DAY2は、AIエージェントを軸にしたセッションが急増した1日となりました。私たちUMU現地参加チームが参加したセッションの中から、特に注目すべき7つのセッションをご紹介します。最初に、UMUのウィリアム・リンツが登壇したアカデミックセッションの内容を独占公開しましょう。

 

【UMU登壇】生成AI時代における組織のAIリテラシー育成:Prompt LiteracyからAgent Literacyへ (Develop Organizational AI Literacy in the Age of Generative AI) / ウィリアム・リンツ

 

 

スピーカー: William Rintz(ウィリアム・リンツ)/ UMU, Global Program Director

キーワード: AIリテラシー, Prompt Literacy, Skill Literacy, Agent Literacy, エージェント型AI, RSTCC, タレントディベロップメント

 

セッション概要

 

UMUのグローバル・プログラム・ディレクター、ウィリアム・リンツが、過去2年連続のATD登壇に続き、2026年も登壇しました。テーマは「Prompt LiteracyからAgent Literacyへの進化」です。チャットボットへの問いかけ方を磨くプロンプトリテラシーから、エージェント型AI(自律的に複数ステップの業務を遂行するAI)を使いこなすエージェントリテラシーへ。その橋渡しとなる「スキルリテラシー(Skill Literacy)」という新概念が中心テーマです。ATDとの共同調査データと豊富な実務例で解き明かす内容となりました。

 

主要ポイントと学び

  • AIリテラシーの世界的進展(ATDレポート2025): 「先進レベル」の組織比率が2024年の18%から2025年には29%へ上昇し、「基礎・未経験レベル」は41%から26%へ減少しました。中核的なAI概念を従業員が理解していると回答した組織は36%から60%へほぼ倍増。
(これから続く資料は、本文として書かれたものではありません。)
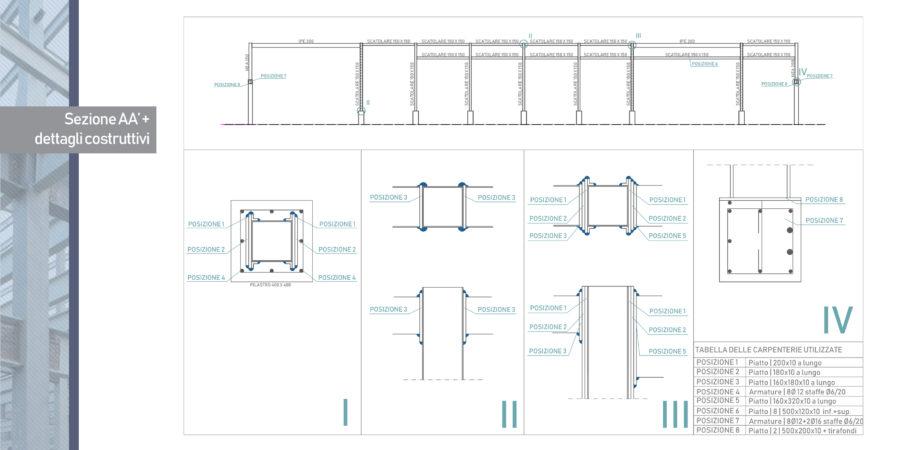 Progetto strutturale falegnameria Albania Studio Pertici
一方で、約70%の組織が依然として先進レベルに到達しておらず、伸びしろは大きいと判明しました。
  • AIフルエンシーとAIマスタリーの違い: TD(タレントディベロップメント)専門職の73%が日々AIを利用しています(2024年は49%)。一方で、自分を「エキスパート」と評価する人はごく少数。「頻繁に使うこと」は「うまく使うこと」を意味しません。組織の課題は導入率ではなく、利用の質に移っています。
  • AIリテラシーの3段階モデル: 第1段階は Prompt Literacy(チャットボットとの対話による業務遂行)。第2段階は Skill Literacy(再現可能な業務を構造化されたAI支援ワークフローへ変換する力)。第3段階は Agent Literacy(複数ステップの業務を遂行するAIシステムを設計・管理・評価する力)。参考文献としてHwang, Lee & Shin (2023) のプロンプトリテラシー論、Chan (2023) のAIリテラシー定義(Holistic Competency & Virtue Education, 香港大学)が示されました。
  • RSTCCフレームワーク: 良いプロンプトの5要素を Role(役割)/Skill(能力)/Task(タスク)/Context(文脈)/Constraint(制約) で構造化する考え方です。「多様性採用プランの作成」を例に、AIに役割・能力・タスク・文脈・制約を明示すると、出力品質が安定すると示しました。
  • Autonomy(自律性)とAgency(行為主体性)の峻別: 現状の多くのAIエージェントは「自律性(人間が定めたゴールを、ステップ分解して実行する力)」を持ちますが、「行為主体性(自らゴールを定義し、優先順位を再構成する力)」までは持ちません。出典はMilosevic & Rabhi (2026) “Architecting agentic communities using design patterns” (arXiv)。両者を混同しないことが、現実的な期待値設定の第一歩と説きました。
  • 「スキル(Skill)」がエージェントの稼働基盤となる: スキルとは、業務手順・標準・例示・反例・ヒューリスティクスを構造化して、AIに「自社のやり方」を教える再利用可能な単位を指します。プロセス・リエンジニアリング(人手による標準化)から、プロセス・ディスティレーション(AIに業務ロジックを内在化させる蒸留)への進化と位置付けられました。
  • 5種類のスキル分類: 手続き的(Procedural)、条件的(Conditional)、規範的(Normative)、反パターン(Anti-pattern)、ヒューリスティック(Heuristic)。ロールプレイ結果のサマリー生成を例に、スキルがない場合は汎用的な要約しか出ないのに対し、スキルがあれば「コホート別の強み・弱み抽出」「レディネスルーブリックとの比較」「フォローアップコーチング提案」まで一貫して再現できると実演されました。
  • 個人の働き方のパラダイムシフト: 個人貢献者から、複数のサブエージェントを束ねる「セカンドラインマネージャー」への移行。ゴール設定、業務割当、出力レビュー、フィードバック、制約の精緻化が、個人の主要業務になります。
  • AI生成物の善悪は「プロセス」で決まる: 1ステップのコピー&ペーストは低価値・高リスク。一方、目的定義 → 文脈付与 → ソース活用 → ルーブリック適用 → 評価 → 修正 → 最終人間判断という多段ワークフローを経たAI生成物は、高品質を期待できます。出典はXu, Mao, Bai, Gu, Li & Zhu (2025) “Everything is context: Agentic file system abstraction for context engineering” (arXiv)。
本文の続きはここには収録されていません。